------ Extract ------

Winter at the site revealed an intimate sound world. The muted burbling of water beneath thin sheets of ice; tiny points of sleet making contact. I often nestled low to the ground, in creek-bank hollows that blocked the freezing wind and encouraged close micing of the small sounds nearby. I felt the necessity of understanding in detail all means of shelter the site could provide.  

5. March Floods

Water levels often rise dramatically in March: melt, rain, and the absence of foliage to soak up excess water all encourage the creek to rise. March floods reshaped the creek's banks and sandbars and inundated nearby fields, attracting flocks of red-wing blackbirds to feed and call as though (in my imagination) singing for a righteous cause. Downed trees and high water levels sometimes forced me to get creative to access the site. It was a time of risk, roar, possibility, transformation, and gratitude. 

 

Interlude 2: Silent Gathering

As the floodwaters recede, the site (and the performers) settle into new formations.

------

**Requirement A:** Identify every line in the records that contains the string "pixel" and copy each of those lines. Treat uppercase and lowercase letters as different.

------ Records shown ------

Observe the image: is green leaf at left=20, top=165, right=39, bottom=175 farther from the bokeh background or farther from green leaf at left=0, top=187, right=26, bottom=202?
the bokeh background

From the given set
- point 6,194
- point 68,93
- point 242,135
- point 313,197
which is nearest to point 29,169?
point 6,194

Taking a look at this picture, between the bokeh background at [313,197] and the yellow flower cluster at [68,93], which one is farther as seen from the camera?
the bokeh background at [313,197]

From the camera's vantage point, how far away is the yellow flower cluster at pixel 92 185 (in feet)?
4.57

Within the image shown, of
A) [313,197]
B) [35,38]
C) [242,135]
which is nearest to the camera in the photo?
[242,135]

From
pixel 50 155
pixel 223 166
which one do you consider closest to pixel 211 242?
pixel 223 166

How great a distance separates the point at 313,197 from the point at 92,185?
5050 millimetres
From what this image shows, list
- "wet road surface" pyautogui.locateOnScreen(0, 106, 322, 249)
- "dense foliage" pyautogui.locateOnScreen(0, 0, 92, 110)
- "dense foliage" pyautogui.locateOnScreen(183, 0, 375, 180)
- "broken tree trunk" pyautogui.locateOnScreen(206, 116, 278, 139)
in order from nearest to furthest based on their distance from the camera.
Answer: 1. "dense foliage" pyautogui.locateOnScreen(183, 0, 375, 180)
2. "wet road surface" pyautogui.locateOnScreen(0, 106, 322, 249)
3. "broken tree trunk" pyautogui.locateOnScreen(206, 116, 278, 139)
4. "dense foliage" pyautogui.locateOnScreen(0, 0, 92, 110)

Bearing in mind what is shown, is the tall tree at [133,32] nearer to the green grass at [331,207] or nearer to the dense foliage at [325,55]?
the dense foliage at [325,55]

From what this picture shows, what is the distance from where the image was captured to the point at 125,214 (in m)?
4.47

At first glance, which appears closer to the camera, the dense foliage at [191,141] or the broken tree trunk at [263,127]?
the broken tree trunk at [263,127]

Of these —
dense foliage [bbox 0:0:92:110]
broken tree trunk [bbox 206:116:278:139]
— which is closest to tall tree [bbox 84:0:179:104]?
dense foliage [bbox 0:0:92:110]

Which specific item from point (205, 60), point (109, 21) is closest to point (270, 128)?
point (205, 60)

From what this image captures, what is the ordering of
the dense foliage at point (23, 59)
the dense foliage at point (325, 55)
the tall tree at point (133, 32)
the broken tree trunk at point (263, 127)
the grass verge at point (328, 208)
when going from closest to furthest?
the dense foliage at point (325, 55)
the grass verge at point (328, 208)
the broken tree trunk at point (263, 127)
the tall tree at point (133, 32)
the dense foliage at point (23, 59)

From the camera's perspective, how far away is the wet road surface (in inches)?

------

**Requirement B:** Extend the account of recording sounds at the creek site through the seasons, picking up after its final sentence.

**Expected answer A:**
From the camera's vantage point, how far away is the yellow flower cluster at pixel 92 185 (in feet)?
pixel 50 155
pixel 223 166
which one do you consider closest to pixel 211 242?
pixel 223 166

**Expected answer B:**
6. Spring Opening

As the landscape greened and bloomed and layers of sound returned to the site (wind in leaves! birds! bugs! machines!), so the project gained voices and became more social. Recording trips became communal walking and listening, often with several people, and serendipitous encounters with others at the site. The site felt like it was pulsing with interconnected rhythms and layers: birds communicating; water shaping and shaped by rock; the hum and rattle of human-operated machinery. The performers highlight and add to these layers.

 

7. Summer Return

As the Listening Year came to a close and the site circled back toward the mid-summer conditions of the first recording, I felt sharply aware of both how ephemeral any moment in the site's existence is, and also the sense of inevitability of the annual seasonal cycle. I wondered how long climate change will allow my embodied knowledge of season to feel inevitable, but was grateful that, at least that June, it did. The project became even more communal, less "mine": colleague Will Pearson recorded the last two weeks of the year when I was out of town, also noting the simultaneous fragility and resilience of the site.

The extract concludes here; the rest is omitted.